My relationship with this movie is kind of interesting because I grew up acting in my friend’s home made found footage movies but he would always tell me how shit he thought The Blair Witch Project was, how ‘not scary’ he thought it was. Since then I’ve been the one to go on to study film, so well, who’s laughing know eh? (Sorry friend I love you really). I found it interesting he didn’t like The Blair Witch Project as it popularised the genre in which he worked. In the same way that Hitchcock made the first slasher film with Psycho before John Carpenter popularised the genre with Halloween, Cannibal Holocaust may be the fist found footage movie, but this is the film that made it a force to be reckoned with. Since then I’ve had my own chance to fall in love with cinema and the visceral powers of horror movies, which this film has in spades. 

The Blair Witch Project is a really really powerfully unnerving movie, maybe not scary, but chilling, which is if anything just as good. What has been said endlessly about the movie is how the power of this film comes from how real it is, how the directors left the cast out in the woods to film what the directors threw at them in the woods, (making noises at night, leaving the stick figures in the woods). What I find fascinating about the movie is not necessarily how real the style feels, the fact it’s filmed on crappy cameras, or that the scares come from a pile of rocks; but the reality in the emotional reactions. What I find really scary is the breakdown of the characters, the points where they sit on logs crying. The gradual breakdown of the characters is really well done, and it feels so visceral, maybe not scary, but unnerving, and that’s still fine. It remains the high water mark of found footage horror movies, because modern horror movies will film on a high quality film camera and ‘dirty down’ the footage to look like a handheld camera, and you can tell if you were to compare them to The Blair Witch Project which was actually shot on these low-fi cameras. The film makers also use suggestion as a method of scares expertly, whereas lesser films would show you the witch, and gore, and essentially make it a low key supernatural slasher film, this film is elevated by how much you don’t see, the iconic scene where Heather finds teeth is the only scene in the whole movie where you see any blood, just as there’s hardly any blood in The Texas Chain Saw Massacre but it’s the oppressive atmosphere that gets you, the documentary style of film making. Myrick and Sanchez had about 18 hours of footage to make a film from so they had the ability to make it exactly how they wanted, and the atmosphere is expertly put together. 
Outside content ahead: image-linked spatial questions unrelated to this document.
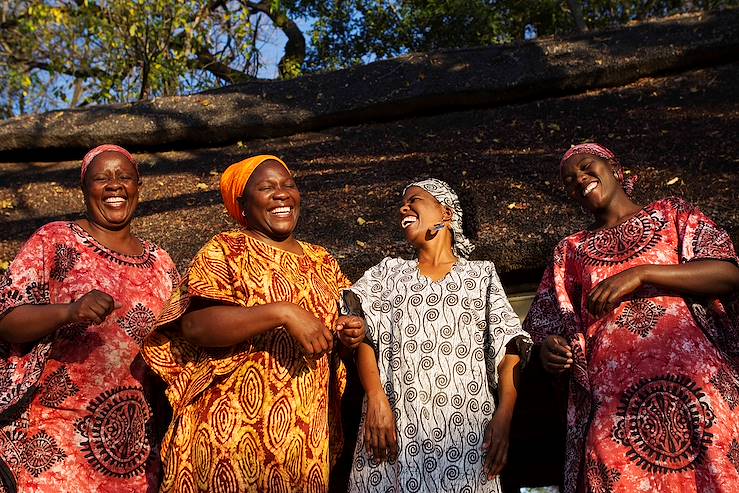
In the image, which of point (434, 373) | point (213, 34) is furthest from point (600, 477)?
point (213, 34)

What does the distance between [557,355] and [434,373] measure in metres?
0.46

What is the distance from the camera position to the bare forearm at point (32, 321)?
8.98 feet

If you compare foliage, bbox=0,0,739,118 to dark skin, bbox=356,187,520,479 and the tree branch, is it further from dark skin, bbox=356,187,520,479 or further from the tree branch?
dark skin, bbox=356,187,520,479

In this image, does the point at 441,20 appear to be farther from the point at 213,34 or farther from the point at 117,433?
the point at 117,433

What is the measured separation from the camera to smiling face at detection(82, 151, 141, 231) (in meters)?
3.20

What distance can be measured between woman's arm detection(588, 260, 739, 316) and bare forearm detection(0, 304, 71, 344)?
1826mm

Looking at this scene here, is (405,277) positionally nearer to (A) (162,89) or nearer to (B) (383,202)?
(B) (383,202)

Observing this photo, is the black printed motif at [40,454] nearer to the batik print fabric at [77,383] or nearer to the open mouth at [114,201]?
the batik print fabric at [77,383]

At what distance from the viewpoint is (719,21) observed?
7371 mm

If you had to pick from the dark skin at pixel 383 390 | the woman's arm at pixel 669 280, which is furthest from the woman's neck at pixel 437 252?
the woman's arm at pixel 669 280

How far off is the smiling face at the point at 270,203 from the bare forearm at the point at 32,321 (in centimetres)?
73

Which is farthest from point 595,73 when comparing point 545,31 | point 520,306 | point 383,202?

That’s really the selling point of this movie, it has killer atmosphere, created through induced naturalistic acting, guerrilla film making and a low fi aestetic. The sound design also deserves a mention, it may well have been accidental due to the manner in which the film was made, but it has this Eraserhead thing going on where you can hear the world in the background rumbling and infesting your ears, and it’s so subtle because you can’t tell if you actually heard the things our trio heard, which helps to reinforce the sense that they’re just loosing it. So the film has this killer atmosphere, this great sound design and it all goes towards some fantastic world building and you’re there in this world, but it’s not scary. It’s really good at being unnerving, and even disturbing in places, but I wouldn’t say it’s scary, but what it is, is a very engaging character drama of a horror film that will stay with you, and it’s a whole load of fun.